Page extract =>
It’s not news that eating a whole bar of chocolate in one sitting isn’t good for you, but it’ll probably come as a surprise to hear that eating too much of some healthy foods can have some unwanted side effects. We KNOW.
There’s no need to totally freak – they’ve still got huge benefits in moderation - but here’s what could happen if you overdo it…
Yep, according to a study by Teresa Fung at the Harvard School of Public Health, kale is high in thallium – a toxic metal – and can lead to "fatigue, skin problems, gluten sensitivity and lyme disease". Fret not, though, chowing down on (let’s admit it, tasteless) leaves hasn’t all gone to waste – Fung suggests sticking to three-four servings a week, while Cassandra Burns, a clinical nutritionist at The Nutri Centre, adds that the vitamins in kale contribute to an impressive immune system, good bone health and healthy bowels.
Oranges and tomatoes
Acid, acid, acid. As researched by the University of Maryland Medical Center, these summer staples are brimming with the stuff, meaning that when we eat too much, we’re actually at risk of an acid reflux. Research by the University of California-Davis recommends that two-three servings a day is ideal, while they're are also "high in carotenoids" - vital for fighting inflammation.

Entries provided =>
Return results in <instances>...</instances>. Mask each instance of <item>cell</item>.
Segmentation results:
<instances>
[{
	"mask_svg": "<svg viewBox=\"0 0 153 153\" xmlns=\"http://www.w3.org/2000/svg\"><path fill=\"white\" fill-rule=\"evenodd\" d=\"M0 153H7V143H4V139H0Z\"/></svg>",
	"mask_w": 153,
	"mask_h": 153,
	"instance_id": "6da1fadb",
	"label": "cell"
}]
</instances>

Complete the following =>
• a. For the passage on overeating healthy foods, state whether each statement agrees with it, answering yes or no and quoting the deciding words: (i) Fung suggests eating three to four servings of kale a week. (ii) The University of Maryland Medical Center recommends two to three servings a day of oranges and tomatoes. (iii) Cassandra Burns is a clinical nutritionist at The Nutri Centre.
• b. Echo the section of the passage on overeating healthy foods that opens with the words containing "It’s not news" and closes with "effects. We KNOW.".
The rows are drawn from a separate source.

Solutions =>
• a.
(i) Yes: "Fung suggests sticking to three-four servings a week"
(ii) No: "Research by the University of California-Davis recommends that two-three servings a day is ideal"
(iii) Yes: "Cassandra Burns, a clinical nutritionist at The Nutri Centre"

• b.
It’s not news that eating a whole bar of chocolate in one sitting isn’t good for you, but it’ll probably come as a surprise to hear that eating too much of some healthy foods can have some unwanted side effects. We KNOW.